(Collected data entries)
──────────

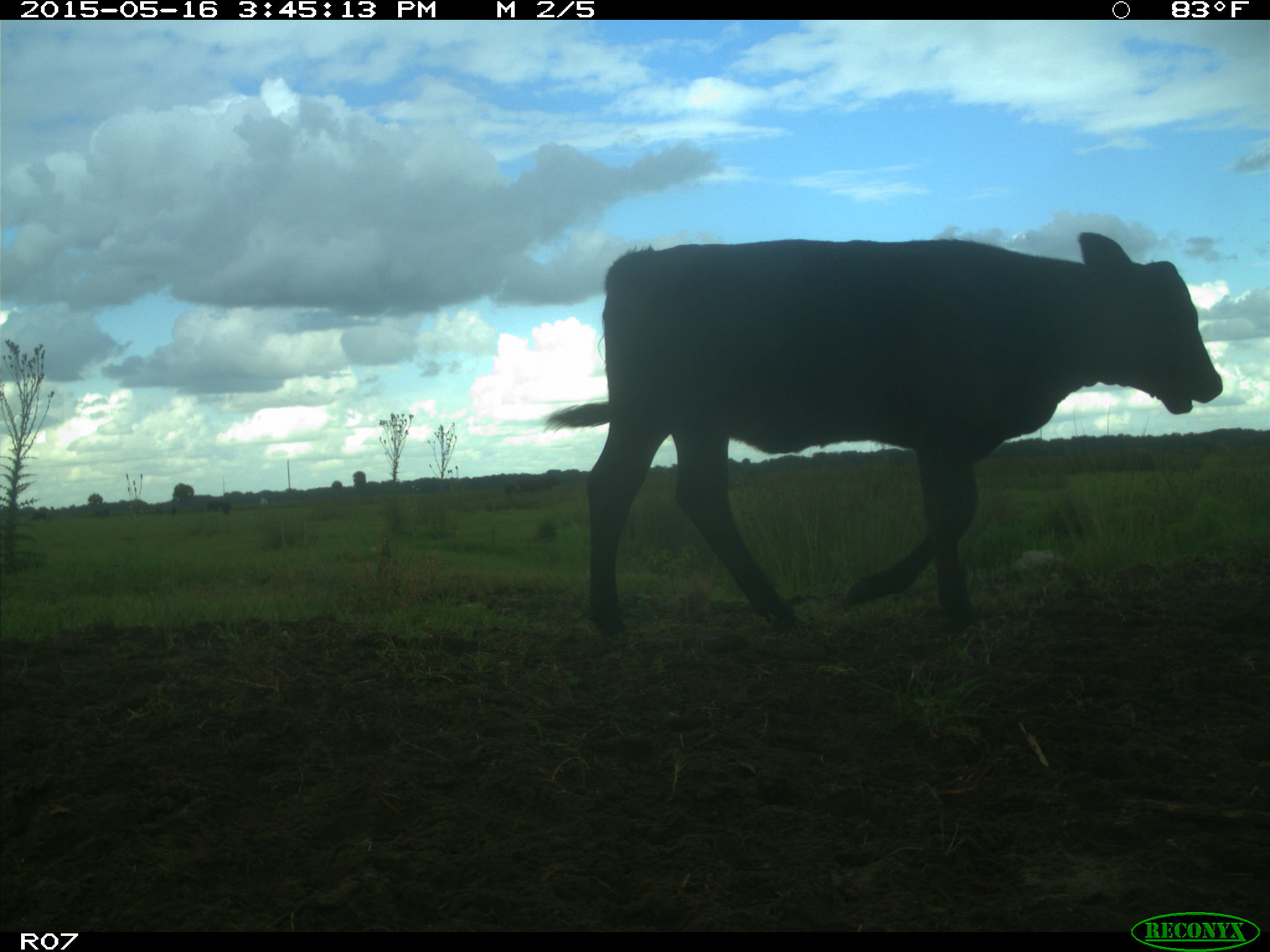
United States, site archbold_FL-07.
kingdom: Animalia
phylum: Chordata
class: Mammalia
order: Artiodactyla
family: Bovidae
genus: Bos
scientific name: Bos taurus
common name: domestic cow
Bos taurus (domestic cow).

──────────

- [How to complete this task]
Reproduce the data in full. Do not carry over any picture.

- [Answer to this task]
United States, site archbold_FL-07.
kingdom: Animalia
phylum: Chordata
class: Mammalia
order: Artiodactyla
family: Bovidae
genus: Bos
scientific name: Bos taurus
common name: domestic cow
Bos taurus (domestic cow).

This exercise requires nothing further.